» TEXTO DO EXERCÍCIO:
================================

Ainda assim, antes do manifesto de 1870, alguns centros urbanos mineiros se despontaram com relativo progresso, a exemplo de Juiz de Fora, Diamantina e Campanha, e tiveram oportunidade de expressar ideias republicanas por oposição ao regime monárquico brasileiro.

De fato, em 1870, republicanos Campanhenses, liderados pelo Cel. Marthiniano dos Reis Brandão já defendiam os princípios e os ideais republicanos e federativos, não só em Campanha, mas em toda a região Sul Mineira. Naquele ano, ainda sob a liderança de Marthiniano, surge em Campanha o Clube Republicano, tendo a sua frente ilustres Campanhenses cultos, idealistas e independentes, dentre os quais se destacavam o médico Dr. Francisco Honório Ferreira Brandão, filho do Cel. Martiniano, o jornalista Manoel de Oliveira Andrade, o cidadão Domingos Honório Lopes de Araújo, o Cel. Saturnino de Oliveira, o Dr. Bráulio Lion, o Cel. Marcos Coelho Neto, o Dr. João Bráulio Moinhos de Vilhena Jr., o Prof. Jonas Olinto, o Dr. José Braz Cezarino, o parlamentar Alexandre Stóckler Pinto de Menezes, o Dr. Joaquim Leonel de Rezende Alvim, o Dr. Antonio Xavier Lisboa, Pe. Francisco de Paula de Araújo Lobato, Francisco Bressane de Azevedo, o Dr. Eustáquio Garção Stockler e outros.

As reuniões do Clube Republicano eram realizadas na residência do Cel. Marthinano. Esta residência ele a adquiriu na condição de genro do Comendador Paula Ferreira, o proprietário. Marthiniano era casado com uma de suas filhas, Anna Alexandrina Ferreira Brandão, e adquiriu as partes dos demais herdeiros. Esta magnifica edificação abrigou a Escola Normal, a Prefeitura e, por último, a Faculdades Integradas Paiva de Vilhena. Lamentavelmente, foi consumida por incêndio.

Em 1880, regressa à Campanha, graduado em Farmácia, o Sr. Zoroastro de Oliveira, filho de Saturnino de Oliveira, que passa integrar o Clube Republicano, sendo escolhido, por seus pares, para ocupar o cargo de secretário do Clube. Neste mesmo ano, o clube se reúne para escolher o nome de um dos integrantes para concorrer às eleições senatorias da Província, a serem realizadas em 27 de maio. A escolha recai no Dr. Francisco Honório Ferreira Brandão.

================================

» O QUE FAZER:
[a] Responda, com base no texto sobre o Clube Republicano de Campanha:
(i) Onde eram realizadas as reuniões do Clube Republicano?
(ii) Para qual cargo Zoroastro de Oliveira foi escolhido no Clube?
(iii) Em que data seriam realizadas as eleições senatoriais da Província?
[b] Prossiga a redação do texto sobre o Clube Republicano de Campanha a partir do ponto em que ele termina.

================================

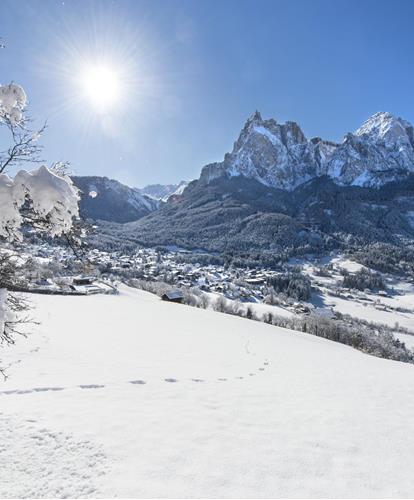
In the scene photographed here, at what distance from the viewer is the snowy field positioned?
5.51 m

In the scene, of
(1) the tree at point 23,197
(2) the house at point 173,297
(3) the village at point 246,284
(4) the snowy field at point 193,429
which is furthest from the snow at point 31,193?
(2) the house at point 173,297

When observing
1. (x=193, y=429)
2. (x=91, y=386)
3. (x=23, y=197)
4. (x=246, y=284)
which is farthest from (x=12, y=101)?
(x=246, y=284)

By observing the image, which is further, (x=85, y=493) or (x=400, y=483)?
(x=400, y=483)

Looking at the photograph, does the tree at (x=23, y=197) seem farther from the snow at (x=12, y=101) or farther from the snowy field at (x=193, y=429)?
the snowy field at (x=193, y=429)

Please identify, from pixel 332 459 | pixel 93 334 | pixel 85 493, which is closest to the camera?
pixel 85 493


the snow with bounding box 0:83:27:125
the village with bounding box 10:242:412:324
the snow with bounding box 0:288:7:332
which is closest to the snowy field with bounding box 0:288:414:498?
the snow with bounding box 0:288:7:332

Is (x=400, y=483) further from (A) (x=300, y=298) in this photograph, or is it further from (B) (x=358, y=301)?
(B) (x=358, y=301)

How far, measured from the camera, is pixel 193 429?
770cm

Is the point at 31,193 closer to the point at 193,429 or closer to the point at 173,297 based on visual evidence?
the point at 193,429

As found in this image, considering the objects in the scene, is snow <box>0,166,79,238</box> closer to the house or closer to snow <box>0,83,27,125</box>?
snow <box>0,83,27,125</box>

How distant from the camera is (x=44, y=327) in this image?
73.8ft

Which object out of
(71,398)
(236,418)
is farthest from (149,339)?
(236,418)

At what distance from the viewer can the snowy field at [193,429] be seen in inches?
217

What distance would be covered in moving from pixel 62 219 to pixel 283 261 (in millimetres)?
197837
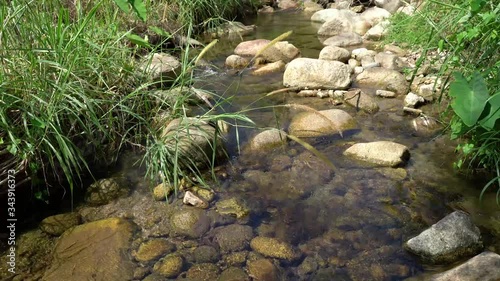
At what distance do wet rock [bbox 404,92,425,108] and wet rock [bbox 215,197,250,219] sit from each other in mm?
2095

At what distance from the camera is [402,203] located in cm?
255

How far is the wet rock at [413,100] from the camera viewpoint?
3756 millimetres

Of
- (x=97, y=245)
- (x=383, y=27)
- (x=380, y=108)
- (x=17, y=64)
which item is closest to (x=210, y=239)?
(x=97, y=245)

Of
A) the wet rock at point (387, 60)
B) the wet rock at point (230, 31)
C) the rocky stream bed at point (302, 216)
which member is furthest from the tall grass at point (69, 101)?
the wet rock at point (230, 31)

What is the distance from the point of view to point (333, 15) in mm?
7363

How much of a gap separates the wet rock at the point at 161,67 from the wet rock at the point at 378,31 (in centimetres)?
332

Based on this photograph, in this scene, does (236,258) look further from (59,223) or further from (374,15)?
(374,15)

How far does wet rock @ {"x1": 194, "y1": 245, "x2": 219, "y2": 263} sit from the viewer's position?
2.20 metres

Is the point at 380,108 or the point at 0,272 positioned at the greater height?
the point at 0,272

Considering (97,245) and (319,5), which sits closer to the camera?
(97,245)

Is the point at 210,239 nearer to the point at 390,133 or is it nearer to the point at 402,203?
the point at 402,203

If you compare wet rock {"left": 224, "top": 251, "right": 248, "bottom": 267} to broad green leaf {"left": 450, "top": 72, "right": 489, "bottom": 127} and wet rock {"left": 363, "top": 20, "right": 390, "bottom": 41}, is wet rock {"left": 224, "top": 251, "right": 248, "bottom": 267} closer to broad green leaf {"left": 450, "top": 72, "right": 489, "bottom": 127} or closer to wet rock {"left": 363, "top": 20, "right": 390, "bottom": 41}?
broad green leaf {"left": 450, "top": 72, "right": 489, "bottom": 127}

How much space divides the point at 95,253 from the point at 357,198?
1.68 meters

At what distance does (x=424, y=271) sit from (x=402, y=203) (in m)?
0.61
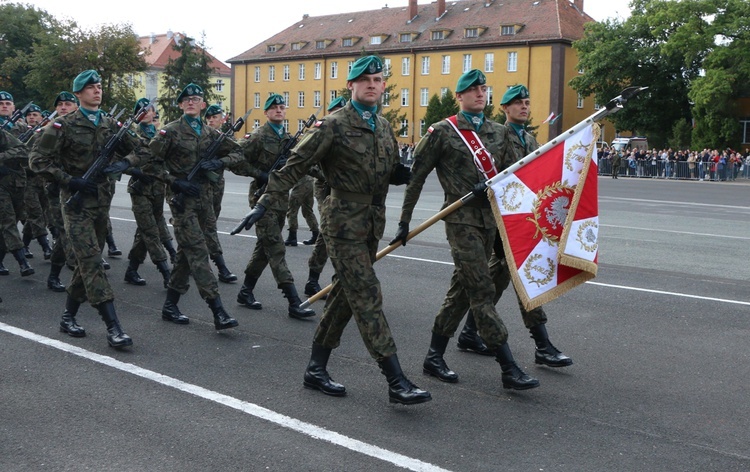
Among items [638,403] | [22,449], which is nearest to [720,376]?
[638,403]

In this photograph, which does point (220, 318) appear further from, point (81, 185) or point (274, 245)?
point (81, 185)

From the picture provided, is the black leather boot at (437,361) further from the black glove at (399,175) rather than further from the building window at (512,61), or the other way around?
the building window at (512,61)

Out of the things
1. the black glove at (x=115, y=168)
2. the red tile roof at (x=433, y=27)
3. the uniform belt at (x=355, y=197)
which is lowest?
the uniform belt at (x=355, y=197)

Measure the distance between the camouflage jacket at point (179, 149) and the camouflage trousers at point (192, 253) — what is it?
0.33 meters

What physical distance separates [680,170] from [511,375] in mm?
41273

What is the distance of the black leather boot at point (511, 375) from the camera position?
19.1 ft

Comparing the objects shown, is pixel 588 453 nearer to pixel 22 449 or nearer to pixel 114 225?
pixel 22 449

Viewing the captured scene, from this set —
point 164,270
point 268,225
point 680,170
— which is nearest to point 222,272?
point 164,270

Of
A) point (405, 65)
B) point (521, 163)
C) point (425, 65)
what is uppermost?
point (405, 65)

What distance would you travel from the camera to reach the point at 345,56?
85312 millimetres

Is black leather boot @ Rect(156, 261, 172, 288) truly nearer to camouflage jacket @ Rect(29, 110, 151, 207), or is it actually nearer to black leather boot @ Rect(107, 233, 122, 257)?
camouflage jacket @ Rect(29, 110, 151, 207)

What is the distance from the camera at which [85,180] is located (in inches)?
281

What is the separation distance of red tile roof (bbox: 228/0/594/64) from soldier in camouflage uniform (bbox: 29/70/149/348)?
68.2 m

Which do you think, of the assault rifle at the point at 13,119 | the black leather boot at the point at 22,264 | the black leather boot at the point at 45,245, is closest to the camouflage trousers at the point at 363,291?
the black leather boot at the point at 22,264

================================

» GABARITO:
[a]
(i) Na residência do Cel. Marthiniano.
(ii) Secretário do Clube.
(iii) Em 27 de maio.

[b]
Transcorrida a eleição, foram eleitos: o médico Campanhense Dr. Francisco Honório Ferreira Brandão, pela região Sul Mineira; Dr. João Nogueira Penido, médico de Juiz de Fora; região da Mata Mineira, Dr. Joaquim Felício dos Santos, advogado em Diamantina, pela região Norte.

Um ano antes da proclamação da República, no dia 4 de junto de 1888, cria-se em Minas Gerais o Partido Republicano Mineiro - o PRM, com objetivo de representar as ideias republicanas aos oligárquicos da elite agrária do Estado de Minas Gerais. Neste mesmo ano, funda-se na Campanha, sede administrativa da região Sul Mineira, o diretório regional do Partido Republicano Mineiro, presidido pelo o médico Dr. Francisco Honório Ferreira Brandão.

A noticia da Proclamação da República pelo o Marechal Deodoro da Fonseca foi dada aos republicanos campanheses pelo parlamentar Dr. Stockler Pindo de Menezes, campanhense residente no Rio de Janeiro. No dia 17 de novembro de 1889, mais de cem eleitores republicanos reunidos na residência do Coronel Marthiniano, todos filiados ao PRM, sob a presidência do Dr. Francisco Honório Ferreira Brandão, decidiram lavrar uma Ata, na qual se declaravam solidários à proclamação da república e ao governo provisório, instalado após a proclamação. Excluindo Ouro Preto, capital da Província, Campanha foi a primeira cidade mineira a manifestar seu júbilo e seu decidido apoio à República Brasileira.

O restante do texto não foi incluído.